Job candidates who are neurodiverse, for example individuals affected by autism spectrum disorder or ADHD, can make great employees. However, because of how most interviews and hiring processes are set up, these job candidates often cannot perform to their best. This leads to many neurodiverse individuals not being able to get hired even though they may be well suited for the job. Here are a few things you can do to make sure that all job candidates can perform to their best in interviews: 

Use Sequential Interviews 

Most employers like using panel interviews to remove bias. For some job candidates, panel interviews can be disorienting and cause them to underperform. Using sequential interviews still gives you the benefit of removing unconscious bias from the interview process, but also gives neurodiverse candidates the chance to perform to their best.  

Choose an Unstimulating Location 

Having too much stimuli can make it hard for neurodiverse candidates to focus. Places with bright lights, a lot of noise, or strong scents can all make it hard to pay attention to the interview. Choose a quiet, muted location for interviews to take place.  

Ask Specific Questions 

Asking vague, or misleading questions will confuse some neurodiverse candidates. Avoid asking questions that don’t appear to connect to job responsibilities. Keep your language clear to understand when asking questions and avoid asking about hypothetical scenarios.  

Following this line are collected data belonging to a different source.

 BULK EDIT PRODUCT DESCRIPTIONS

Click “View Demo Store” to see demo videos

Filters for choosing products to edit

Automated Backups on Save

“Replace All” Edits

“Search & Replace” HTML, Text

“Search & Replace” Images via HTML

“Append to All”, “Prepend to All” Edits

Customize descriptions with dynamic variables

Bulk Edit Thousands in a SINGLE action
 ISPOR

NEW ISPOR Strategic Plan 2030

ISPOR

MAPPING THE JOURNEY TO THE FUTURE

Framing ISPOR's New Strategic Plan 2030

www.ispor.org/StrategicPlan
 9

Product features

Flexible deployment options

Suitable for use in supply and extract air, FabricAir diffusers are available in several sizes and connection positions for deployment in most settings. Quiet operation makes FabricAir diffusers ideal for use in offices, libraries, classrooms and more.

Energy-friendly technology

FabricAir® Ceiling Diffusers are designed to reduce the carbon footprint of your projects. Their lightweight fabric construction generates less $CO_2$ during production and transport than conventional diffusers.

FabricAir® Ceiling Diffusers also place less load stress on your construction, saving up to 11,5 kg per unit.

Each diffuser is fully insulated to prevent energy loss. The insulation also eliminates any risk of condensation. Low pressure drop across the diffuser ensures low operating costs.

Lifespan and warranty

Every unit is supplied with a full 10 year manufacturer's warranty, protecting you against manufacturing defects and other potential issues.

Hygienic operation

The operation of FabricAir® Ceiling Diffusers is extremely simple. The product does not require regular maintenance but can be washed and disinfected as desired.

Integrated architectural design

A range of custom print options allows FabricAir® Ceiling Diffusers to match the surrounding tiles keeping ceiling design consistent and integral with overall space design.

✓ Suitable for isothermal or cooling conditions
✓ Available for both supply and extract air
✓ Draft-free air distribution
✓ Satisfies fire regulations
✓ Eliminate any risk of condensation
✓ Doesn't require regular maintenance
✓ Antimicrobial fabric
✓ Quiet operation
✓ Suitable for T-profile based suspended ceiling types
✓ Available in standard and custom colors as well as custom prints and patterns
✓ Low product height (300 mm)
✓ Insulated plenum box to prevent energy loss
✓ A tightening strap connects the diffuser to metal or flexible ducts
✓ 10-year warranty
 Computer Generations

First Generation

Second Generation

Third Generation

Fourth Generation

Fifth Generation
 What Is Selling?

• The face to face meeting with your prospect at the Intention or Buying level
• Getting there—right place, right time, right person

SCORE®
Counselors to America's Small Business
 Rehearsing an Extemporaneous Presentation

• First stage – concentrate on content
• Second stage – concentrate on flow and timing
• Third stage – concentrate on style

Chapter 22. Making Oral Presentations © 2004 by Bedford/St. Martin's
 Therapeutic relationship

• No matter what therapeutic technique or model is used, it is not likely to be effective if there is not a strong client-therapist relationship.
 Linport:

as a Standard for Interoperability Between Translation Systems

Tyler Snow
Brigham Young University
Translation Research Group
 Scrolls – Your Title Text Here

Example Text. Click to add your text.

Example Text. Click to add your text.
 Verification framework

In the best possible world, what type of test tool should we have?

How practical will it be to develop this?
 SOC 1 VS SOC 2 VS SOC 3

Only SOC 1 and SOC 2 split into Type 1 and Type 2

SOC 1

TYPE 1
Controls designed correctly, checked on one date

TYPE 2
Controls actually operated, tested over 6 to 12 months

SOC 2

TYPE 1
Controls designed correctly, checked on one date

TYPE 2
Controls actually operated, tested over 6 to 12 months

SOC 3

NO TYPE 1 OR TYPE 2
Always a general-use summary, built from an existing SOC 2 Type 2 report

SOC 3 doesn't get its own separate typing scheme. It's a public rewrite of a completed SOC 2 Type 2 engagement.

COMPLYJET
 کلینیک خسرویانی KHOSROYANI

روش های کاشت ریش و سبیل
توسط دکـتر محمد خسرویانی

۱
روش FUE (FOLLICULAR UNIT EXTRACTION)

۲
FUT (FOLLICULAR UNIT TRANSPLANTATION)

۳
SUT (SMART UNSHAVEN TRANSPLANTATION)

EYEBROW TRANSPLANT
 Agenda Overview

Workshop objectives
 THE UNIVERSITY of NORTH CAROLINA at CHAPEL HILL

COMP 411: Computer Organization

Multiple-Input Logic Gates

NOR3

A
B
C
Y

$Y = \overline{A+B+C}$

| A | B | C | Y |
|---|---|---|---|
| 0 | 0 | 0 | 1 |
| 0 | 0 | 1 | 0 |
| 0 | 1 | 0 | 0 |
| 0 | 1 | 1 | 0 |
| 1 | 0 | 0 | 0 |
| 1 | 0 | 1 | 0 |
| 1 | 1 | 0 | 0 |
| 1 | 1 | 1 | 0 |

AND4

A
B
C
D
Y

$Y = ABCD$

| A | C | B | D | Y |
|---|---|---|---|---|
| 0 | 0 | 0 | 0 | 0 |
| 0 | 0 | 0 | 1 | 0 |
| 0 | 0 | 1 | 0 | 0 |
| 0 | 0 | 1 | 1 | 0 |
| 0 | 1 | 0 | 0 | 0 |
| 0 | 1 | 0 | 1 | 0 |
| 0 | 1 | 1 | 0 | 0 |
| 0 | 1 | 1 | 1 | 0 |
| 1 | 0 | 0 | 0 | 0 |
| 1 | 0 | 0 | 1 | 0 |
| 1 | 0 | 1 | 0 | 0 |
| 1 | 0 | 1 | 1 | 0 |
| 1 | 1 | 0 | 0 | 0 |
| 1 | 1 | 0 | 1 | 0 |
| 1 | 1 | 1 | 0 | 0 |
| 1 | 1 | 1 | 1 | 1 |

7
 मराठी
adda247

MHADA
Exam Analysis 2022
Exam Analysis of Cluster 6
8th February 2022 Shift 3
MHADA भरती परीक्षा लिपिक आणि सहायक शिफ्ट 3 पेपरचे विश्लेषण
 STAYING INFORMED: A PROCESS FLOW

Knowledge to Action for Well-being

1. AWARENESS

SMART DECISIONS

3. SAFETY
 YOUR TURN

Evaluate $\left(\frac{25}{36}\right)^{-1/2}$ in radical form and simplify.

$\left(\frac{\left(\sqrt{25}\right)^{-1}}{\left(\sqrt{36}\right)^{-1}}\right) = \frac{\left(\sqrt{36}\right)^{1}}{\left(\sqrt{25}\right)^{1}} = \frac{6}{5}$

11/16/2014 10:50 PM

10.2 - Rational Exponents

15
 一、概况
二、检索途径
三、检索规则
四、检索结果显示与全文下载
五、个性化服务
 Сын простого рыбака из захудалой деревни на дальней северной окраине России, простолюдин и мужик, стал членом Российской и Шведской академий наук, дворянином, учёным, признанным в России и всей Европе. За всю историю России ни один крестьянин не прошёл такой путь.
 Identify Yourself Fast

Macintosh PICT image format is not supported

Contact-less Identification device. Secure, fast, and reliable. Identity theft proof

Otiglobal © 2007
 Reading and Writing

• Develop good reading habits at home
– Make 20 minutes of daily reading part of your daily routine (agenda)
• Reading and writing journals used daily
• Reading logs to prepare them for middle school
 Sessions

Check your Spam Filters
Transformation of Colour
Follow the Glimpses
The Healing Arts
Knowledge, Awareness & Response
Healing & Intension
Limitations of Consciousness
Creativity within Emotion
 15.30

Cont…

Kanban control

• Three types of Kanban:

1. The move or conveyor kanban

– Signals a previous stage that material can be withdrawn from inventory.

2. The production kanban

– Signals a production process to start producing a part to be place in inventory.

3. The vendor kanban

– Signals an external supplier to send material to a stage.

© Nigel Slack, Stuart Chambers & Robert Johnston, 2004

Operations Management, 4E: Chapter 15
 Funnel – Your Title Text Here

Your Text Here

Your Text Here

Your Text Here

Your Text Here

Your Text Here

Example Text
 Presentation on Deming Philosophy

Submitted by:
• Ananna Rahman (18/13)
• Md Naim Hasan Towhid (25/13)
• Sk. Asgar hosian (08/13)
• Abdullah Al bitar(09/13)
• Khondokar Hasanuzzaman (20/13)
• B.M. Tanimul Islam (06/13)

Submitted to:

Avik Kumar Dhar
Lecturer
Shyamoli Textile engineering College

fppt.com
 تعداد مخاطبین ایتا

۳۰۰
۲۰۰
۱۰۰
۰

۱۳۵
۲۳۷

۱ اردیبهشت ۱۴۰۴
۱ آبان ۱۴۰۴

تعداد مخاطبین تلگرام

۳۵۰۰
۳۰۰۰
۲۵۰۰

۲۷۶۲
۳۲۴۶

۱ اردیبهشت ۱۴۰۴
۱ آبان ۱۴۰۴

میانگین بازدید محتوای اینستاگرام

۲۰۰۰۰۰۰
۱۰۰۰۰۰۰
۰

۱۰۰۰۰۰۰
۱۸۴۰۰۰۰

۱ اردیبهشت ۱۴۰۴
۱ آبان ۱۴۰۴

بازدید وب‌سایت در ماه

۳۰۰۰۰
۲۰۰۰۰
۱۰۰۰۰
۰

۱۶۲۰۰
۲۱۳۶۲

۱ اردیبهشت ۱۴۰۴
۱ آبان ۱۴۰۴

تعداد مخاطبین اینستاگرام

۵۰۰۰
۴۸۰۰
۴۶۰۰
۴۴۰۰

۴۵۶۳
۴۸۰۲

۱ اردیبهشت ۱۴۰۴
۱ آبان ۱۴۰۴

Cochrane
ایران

Avoid Making Decisions Based on Social Norms 

Neurodiverse people generally don’t follow social norms. Judging a candidate’s capabilities based off of their social awareness won’t help you to hire a diverse group of employees. Try not to use language that could be taken literally. Don’t let small social missteps affect a candidate’s interview score unless social understanding is needed for the job they’re interviewing for. 

Take a Nontraditional Route 

This applies to both the interviewing processes, and training if you hire a neurodiverse candidate. Following a traditional route will not help you to understand or utilize the full capabilities of neurodiverse individuals. Try to spread out the interview process over a longer amount of time to get a better feel for neurodiverse individual’s skills. Additionally, giving neurodiverse candidates an idea of what your work environment is like before they start work can help them to adjust better if you choose to hire them.  

Making these small changes in your interviewing process can help you to hire highly capable neurodiverse employees.